[START Text shown]
Real-Time Market Data Processing: Designing Systems for Low Latency and High Throughput

This article explores key challenges in real-time market data processing, design strategies, and optimizations—with code snippets where applicable.

Vishal Jain

Jul. 03, 25 · Analysis

Likes (0)

Comment

Save

3.7K Views

In financial markets, real-time data processing is critical for trading, risk management, and decision-making. Market data systems must ingest and process millions of updates per second while ensuring ultra-low latency. During my time at Bloomberg and Two Sigma, I worked on optimizing such systems for speed and reliability.

By the means of this article, I’d like to explore key challenges in real-time market data processing, design strategies, and optimizations—with code snippets where applicable. I’ll try my best to keep things succinct without going into too much details!
[END Text shown]
[START Data block]
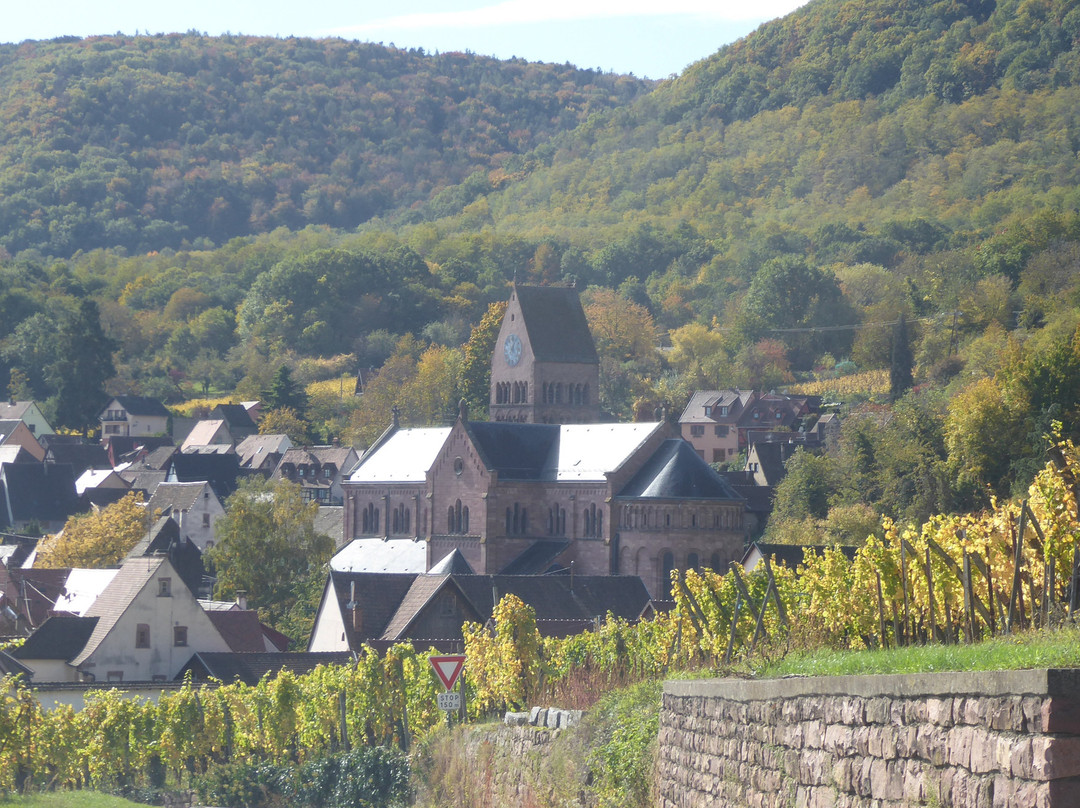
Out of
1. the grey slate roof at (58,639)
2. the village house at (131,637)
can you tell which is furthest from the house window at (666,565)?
[END Data block]
# To-do list
(A) In the market data article above, at which two firms did the author work on optimizing market data systems?
(B) Continue the market data article above, picking up right after its final sentence.

# The answers
(A) Bloomberg and Two Sigma.

(B)
High-Performance Data Ingestion

Market data systems need to handle a continuous stream of updates from multiple exchanges with minimal latency. Traditional approaches using TCP-based brokers like Kafka introduce too much overhead. Instead, many trading firms rely on UDP multicast for market data distribution.

UDP Multicast for Low Latency

A lightweight, high-performance approach uses UDP multicast to distribute data to multiple consumers efficiently.

The program below simply connects to the the specified multicast group, binds to a socket, and continuously receives and displays any data sent to the group by other devices on the network. So, it pretty much acts as a data receiver. Simple!

// High-performance UDP multicast receiver (C++)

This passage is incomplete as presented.